(Prompt)
In the passage on Beckett and Brain Science, why did Fail Better Productions work with clinicians? Answer in one to three sentences.

(Document text)
These very words are scrawled on the personal script of Billie Whitelaw, the performer directed in the role of ‘Mouth’ by Anthony Page (and Samuel Beckett) in 1973. Whitelaw’s experiences of performing the play were combined with new approaches to staging Beckett in an event, Beckett and Brain Science, held at the University of Warwick in collaboration with London (Birkbeck) and Reading in 2012, which brought together humanities scholars, arts practitioners, psychiatrists and trainee doctors. The theatre company Fail Better Productions worked with clinicians to investigate practically how Beckett’s characters might inform clinical care.

(Excerpted data)
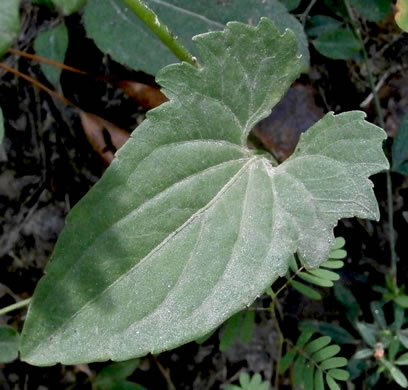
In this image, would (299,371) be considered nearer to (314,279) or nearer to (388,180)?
(314,279)

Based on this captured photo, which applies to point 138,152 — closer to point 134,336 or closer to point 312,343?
point 134,336

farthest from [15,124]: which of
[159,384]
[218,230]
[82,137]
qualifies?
[218,230]

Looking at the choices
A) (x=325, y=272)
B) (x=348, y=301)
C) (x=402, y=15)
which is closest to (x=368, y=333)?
(x=348, y=301)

(Task result)
Fail Better Productions worked with clinicians to investigate, in practical terms, how Beckett's characters might inform clinical care.